-- Exercise aim --
Output only the lines below from the one holding "Western Style Rustic" down to the one holding "4 Bed House with En Suite at Nyari - 17", both end lines included and every picture dropped.

-- Task input --
=== Begin Enclosure ===

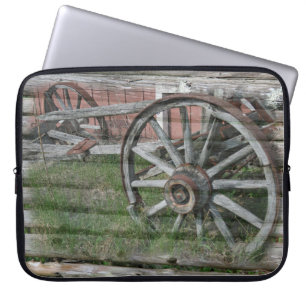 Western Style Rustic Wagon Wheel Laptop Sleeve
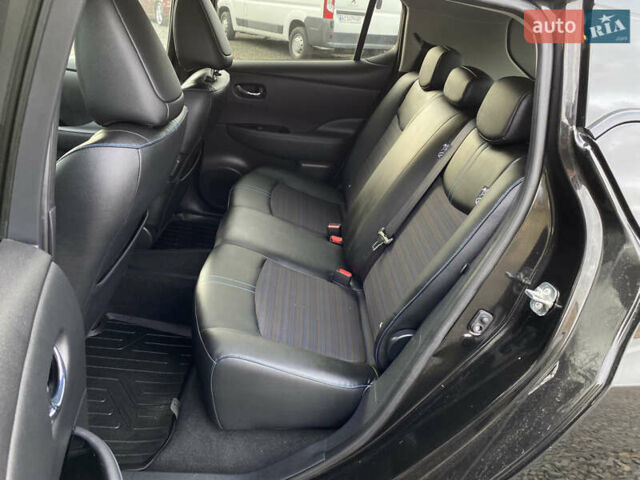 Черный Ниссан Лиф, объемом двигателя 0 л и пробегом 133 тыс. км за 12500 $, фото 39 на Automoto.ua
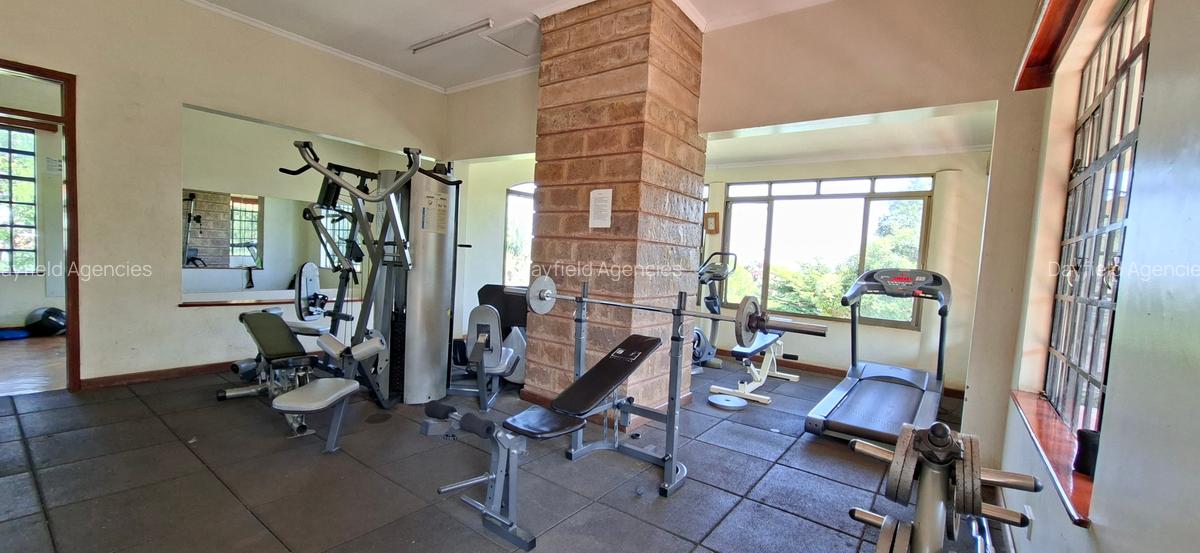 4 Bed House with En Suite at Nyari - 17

=== End Enclosure ===
=== Begin Enclosure ===

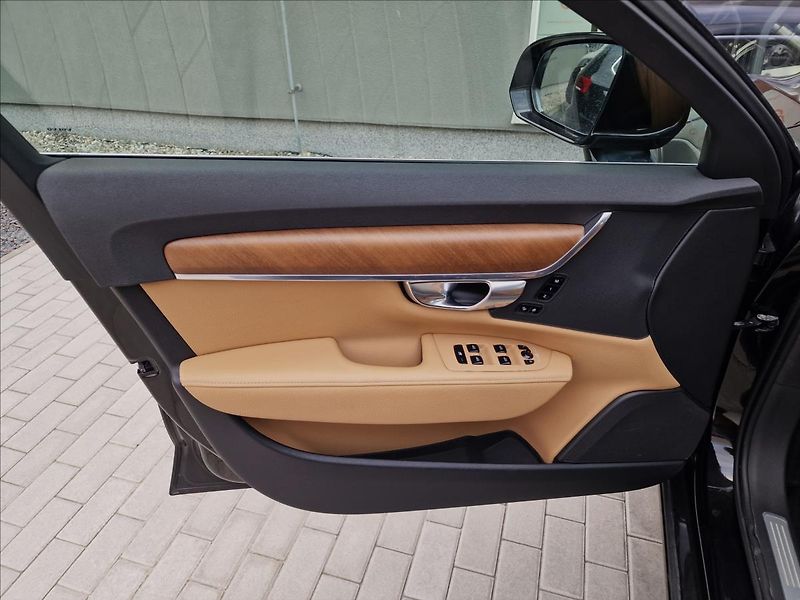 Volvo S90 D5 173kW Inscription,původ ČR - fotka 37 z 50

=== End Enclosure ===

-- The answer --
 Western Style Rustic Wagon Wheel Laptop Sleeve
 Черный Ниссан Лиф, объемом двигателя 0 л и пробегом 133 тыс. км за 12500 $, фото 39 на Automoto.ua
 4 Bed House with En Suite at Nyari - 17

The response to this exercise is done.